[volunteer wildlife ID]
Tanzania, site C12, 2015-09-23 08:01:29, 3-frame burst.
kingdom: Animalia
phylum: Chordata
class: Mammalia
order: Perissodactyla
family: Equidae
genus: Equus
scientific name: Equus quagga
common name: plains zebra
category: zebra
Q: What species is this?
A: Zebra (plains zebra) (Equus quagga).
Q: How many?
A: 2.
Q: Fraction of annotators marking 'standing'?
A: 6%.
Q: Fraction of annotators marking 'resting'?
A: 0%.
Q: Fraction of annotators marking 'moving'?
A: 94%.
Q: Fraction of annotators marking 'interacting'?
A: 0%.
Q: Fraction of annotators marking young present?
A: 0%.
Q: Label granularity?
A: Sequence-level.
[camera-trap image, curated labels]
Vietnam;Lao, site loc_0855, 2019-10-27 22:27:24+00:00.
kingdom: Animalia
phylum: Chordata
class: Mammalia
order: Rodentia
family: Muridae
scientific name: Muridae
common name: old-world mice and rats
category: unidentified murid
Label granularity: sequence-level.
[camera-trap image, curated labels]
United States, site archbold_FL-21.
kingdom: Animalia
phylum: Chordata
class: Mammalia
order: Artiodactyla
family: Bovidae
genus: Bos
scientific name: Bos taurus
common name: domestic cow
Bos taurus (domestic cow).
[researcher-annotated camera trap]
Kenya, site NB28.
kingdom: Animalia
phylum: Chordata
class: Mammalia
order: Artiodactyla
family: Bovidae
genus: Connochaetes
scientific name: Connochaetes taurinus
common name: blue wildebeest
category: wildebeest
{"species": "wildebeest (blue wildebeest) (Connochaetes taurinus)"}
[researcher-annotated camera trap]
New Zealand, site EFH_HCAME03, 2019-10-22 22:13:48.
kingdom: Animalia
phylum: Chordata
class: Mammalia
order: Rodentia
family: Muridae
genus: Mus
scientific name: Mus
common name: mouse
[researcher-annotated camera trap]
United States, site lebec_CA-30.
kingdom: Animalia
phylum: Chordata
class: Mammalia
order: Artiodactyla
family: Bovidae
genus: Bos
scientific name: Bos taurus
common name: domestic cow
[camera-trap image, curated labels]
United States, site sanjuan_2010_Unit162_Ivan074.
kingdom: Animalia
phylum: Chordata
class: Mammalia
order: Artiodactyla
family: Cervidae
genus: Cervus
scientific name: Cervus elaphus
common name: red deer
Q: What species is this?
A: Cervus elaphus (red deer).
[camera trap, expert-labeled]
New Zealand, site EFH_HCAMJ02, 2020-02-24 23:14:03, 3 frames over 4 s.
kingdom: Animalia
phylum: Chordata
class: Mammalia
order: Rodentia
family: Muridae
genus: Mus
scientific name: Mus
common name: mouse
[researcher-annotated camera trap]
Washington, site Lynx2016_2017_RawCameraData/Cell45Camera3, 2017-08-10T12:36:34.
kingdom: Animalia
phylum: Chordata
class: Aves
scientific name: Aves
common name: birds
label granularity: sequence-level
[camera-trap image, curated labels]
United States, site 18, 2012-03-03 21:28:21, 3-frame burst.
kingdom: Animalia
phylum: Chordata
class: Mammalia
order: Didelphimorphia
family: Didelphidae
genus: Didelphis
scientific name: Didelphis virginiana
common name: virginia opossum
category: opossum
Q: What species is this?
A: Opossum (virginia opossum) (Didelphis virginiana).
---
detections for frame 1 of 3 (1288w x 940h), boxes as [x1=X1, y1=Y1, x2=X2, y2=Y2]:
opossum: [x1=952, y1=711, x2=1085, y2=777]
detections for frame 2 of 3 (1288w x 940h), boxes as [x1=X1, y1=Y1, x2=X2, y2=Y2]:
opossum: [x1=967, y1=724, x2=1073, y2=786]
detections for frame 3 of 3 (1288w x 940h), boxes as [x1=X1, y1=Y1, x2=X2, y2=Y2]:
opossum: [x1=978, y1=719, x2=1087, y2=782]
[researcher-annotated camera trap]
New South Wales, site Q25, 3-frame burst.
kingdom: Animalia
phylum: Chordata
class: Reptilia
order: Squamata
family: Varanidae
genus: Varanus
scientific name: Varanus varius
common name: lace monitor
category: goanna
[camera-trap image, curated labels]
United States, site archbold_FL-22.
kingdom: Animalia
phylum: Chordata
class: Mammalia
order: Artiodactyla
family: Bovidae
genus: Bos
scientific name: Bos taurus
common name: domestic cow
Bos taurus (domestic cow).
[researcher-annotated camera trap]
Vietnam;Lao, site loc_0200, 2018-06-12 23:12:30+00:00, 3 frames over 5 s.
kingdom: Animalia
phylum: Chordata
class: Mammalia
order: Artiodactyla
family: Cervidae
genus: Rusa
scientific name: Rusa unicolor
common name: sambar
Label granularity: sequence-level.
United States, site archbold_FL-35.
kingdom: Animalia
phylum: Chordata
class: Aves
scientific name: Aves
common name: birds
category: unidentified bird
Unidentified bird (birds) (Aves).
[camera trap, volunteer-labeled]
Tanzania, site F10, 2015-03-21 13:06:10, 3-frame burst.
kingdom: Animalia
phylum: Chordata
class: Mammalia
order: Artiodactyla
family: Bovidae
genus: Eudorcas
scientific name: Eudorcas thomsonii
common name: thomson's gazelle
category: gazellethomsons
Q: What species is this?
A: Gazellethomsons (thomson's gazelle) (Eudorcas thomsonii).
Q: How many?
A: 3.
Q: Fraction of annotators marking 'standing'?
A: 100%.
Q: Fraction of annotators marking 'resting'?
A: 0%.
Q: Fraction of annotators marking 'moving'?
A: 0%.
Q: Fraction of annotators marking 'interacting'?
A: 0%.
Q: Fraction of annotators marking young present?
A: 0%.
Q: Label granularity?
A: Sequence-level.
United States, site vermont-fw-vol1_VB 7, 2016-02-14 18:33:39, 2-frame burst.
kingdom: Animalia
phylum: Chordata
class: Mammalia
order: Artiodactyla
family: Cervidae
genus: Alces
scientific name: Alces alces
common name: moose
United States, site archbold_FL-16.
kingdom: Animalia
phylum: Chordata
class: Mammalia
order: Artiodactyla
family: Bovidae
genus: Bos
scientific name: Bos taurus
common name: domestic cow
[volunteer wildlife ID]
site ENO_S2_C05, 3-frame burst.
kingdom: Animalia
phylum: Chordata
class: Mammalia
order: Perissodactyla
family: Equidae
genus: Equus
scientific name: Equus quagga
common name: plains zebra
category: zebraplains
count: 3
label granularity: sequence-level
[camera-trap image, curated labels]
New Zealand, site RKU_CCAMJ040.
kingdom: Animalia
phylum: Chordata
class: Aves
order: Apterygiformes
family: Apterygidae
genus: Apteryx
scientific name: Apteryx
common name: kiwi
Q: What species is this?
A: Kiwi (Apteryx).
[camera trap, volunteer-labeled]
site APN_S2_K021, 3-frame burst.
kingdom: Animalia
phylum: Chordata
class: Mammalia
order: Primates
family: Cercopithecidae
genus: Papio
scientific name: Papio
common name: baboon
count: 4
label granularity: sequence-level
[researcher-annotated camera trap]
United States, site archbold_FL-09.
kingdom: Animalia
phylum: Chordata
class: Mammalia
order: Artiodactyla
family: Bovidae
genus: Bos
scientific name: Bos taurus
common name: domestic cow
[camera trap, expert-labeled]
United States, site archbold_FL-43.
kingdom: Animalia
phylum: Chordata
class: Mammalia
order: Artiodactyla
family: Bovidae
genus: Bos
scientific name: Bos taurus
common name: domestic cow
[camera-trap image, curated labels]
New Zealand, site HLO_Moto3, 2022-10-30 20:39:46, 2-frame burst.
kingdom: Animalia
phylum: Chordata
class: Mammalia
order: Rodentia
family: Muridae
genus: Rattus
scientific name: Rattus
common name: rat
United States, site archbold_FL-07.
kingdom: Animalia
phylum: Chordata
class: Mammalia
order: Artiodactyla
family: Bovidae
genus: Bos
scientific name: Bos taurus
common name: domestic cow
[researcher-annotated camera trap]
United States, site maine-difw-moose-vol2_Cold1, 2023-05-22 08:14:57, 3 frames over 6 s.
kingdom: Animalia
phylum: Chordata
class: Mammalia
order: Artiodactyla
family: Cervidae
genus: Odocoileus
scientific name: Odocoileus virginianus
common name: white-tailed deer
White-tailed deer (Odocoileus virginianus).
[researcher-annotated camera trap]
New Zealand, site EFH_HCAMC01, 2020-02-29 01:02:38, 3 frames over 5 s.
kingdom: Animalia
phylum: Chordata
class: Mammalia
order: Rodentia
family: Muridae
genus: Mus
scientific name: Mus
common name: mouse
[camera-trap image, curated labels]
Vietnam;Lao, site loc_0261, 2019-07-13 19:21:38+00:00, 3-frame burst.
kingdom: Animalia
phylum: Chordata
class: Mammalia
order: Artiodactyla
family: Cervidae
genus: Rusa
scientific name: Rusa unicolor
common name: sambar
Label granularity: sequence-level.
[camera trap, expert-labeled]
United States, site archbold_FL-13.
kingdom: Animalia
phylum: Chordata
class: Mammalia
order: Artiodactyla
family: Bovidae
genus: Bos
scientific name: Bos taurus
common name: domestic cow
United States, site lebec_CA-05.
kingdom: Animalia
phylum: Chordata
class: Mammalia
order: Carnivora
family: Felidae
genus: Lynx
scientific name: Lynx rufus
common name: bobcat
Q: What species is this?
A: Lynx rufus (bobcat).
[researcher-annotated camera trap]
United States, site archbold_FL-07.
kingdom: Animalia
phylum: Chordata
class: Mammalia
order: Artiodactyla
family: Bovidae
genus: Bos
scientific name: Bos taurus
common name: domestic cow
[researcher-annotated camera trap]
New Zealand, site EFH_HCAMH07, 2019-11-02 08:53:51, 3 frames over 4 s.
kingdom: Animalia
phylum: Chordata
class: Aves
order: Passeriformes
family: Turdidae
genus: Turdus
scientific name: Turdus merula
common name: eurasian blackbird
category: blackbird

━━━━

Exercise directions - Looking at the data, how many lines hold the string "over"? Reply with the number alone.

Answer to the exercise - 5